■ **SOURCE EXTRACT**:
The U.S. military will send 3,000 troops to the heart of the Ebola outbreak in Liberia and devote air assets to delivering medical supplies and personnel as part of a stepped up effort to battle the epidemic that has claimed more than 2,100 lives in West Africa, the White House announced late Monday night.
U.S. Africa Command will coordinate the response that will be led by a general officer from U.S. Army Africa and will operate from a Joint Force Command to be set up in Monrovia, the Liberian capital. The general who will lead the effort was not named Monday night.
Most of the 3,000 troops who will deploy will operate from a regional intermediate staging base in Liberia "to facilitate and expedite the transportation of equipment, supplies and personnel" in the effort to bring the virus under control, the White House said.
The Army Corps of Engineers was also expected to be involved in helping to construct and expand treatment facilities.
The overall effort will "leverage the unique capabilities of the U.S. military to help bring the epidemic under control," according to a White House statement. "These efforts will entail command and control, logistics expertise, training and engineering support."
The details of the plan are scheduled to be announced by President Obama in a visit Tuesday to the Centers for Disease Control in Atlanta.
The White House announcement followed weeks of criticism from aid groups and African governments for the lack of an adequate response by the U.S. to the Ebola epidemic which has hit hardest in Liberia, Sierra Leone and Guinea. Cases have also been reported in Nigeria and the Democratic Republic of Congo.
Last week, the Pentagon said that $22 million was being allotted to build a 25-bed field hospital in Liberia solely for the treatment of health care workers. Military personnel who set up the field hospital would leave immediately after it was operational, Pentagon officials said.
Laurie Garrett, a senior fellow for global health at the Council on Foreign Relations, said the commitment of $22 million for a small field hospital was"deeply disappointing" given the scope of the spreading Ebola epidemic.
"There is no organization on the planet that can mobilize or handle actual logistics better than the U.S. military," Garrett said.
White House Press Secretary Josh Earnest on Monday rejected the criticism. The U.S. has invested more than $150 million to controlling the epidemic and "the CDC has responded commensurate to the seriousness" of the crisis, Earnest said.
At meetings in Washington earlier this month, officials of the United Nations' World Health Organization (WHO) said the Ebola outbreak could be stopped in six-to-nine months but only with a "massive" international response.
"We don't have enough health workers, doctors, nurses, drivers, and contact tracers" to handle the increasing number of cases, said Keiji Fukuda, the WHO Assistant Director-General for Global Health Security.

■ **DATA RECORDS**:

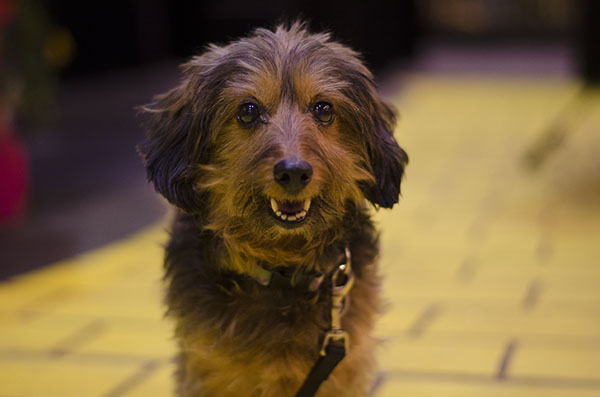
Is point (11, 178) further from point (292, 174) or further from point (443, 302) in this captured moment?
point (292, 174)

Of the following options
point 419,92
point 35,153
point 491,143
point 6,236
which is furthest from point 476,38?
point 6,236

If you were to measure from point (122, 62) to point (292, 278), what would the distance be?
12.3 meters

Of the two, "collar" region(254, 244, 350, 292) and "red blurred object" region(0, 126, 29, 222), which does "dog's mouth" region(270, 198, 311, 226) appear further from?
"red blurred object" region(0, 126, 29, 222)

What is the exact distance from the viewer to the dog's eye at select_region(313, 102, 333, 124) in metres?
2.11

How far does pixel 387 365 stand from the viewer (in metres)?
3.12

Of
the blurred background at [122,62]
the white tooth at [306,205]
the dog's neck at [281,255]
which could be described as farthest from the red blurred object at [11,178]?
the white tooth at [306,205]

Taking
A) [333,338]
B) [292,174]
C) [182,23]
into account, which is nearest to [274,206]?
[292,174]

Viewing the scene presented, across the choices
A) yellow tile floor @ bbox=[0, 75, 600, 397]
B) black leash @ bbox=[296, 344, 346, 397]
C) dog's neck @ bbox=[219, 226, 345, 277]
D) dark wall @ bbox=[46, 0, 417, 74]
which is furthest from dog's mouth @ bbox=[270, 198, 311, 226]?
dark wall @ bbox=[46, 0, 417, 74]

■ **EXERCISE REQUIREMENTS**:
In the Ebola response article, how many beds will the field hospital funded with $22 million have?

■ **REPLY TO THE EXERCISE**:
25 beds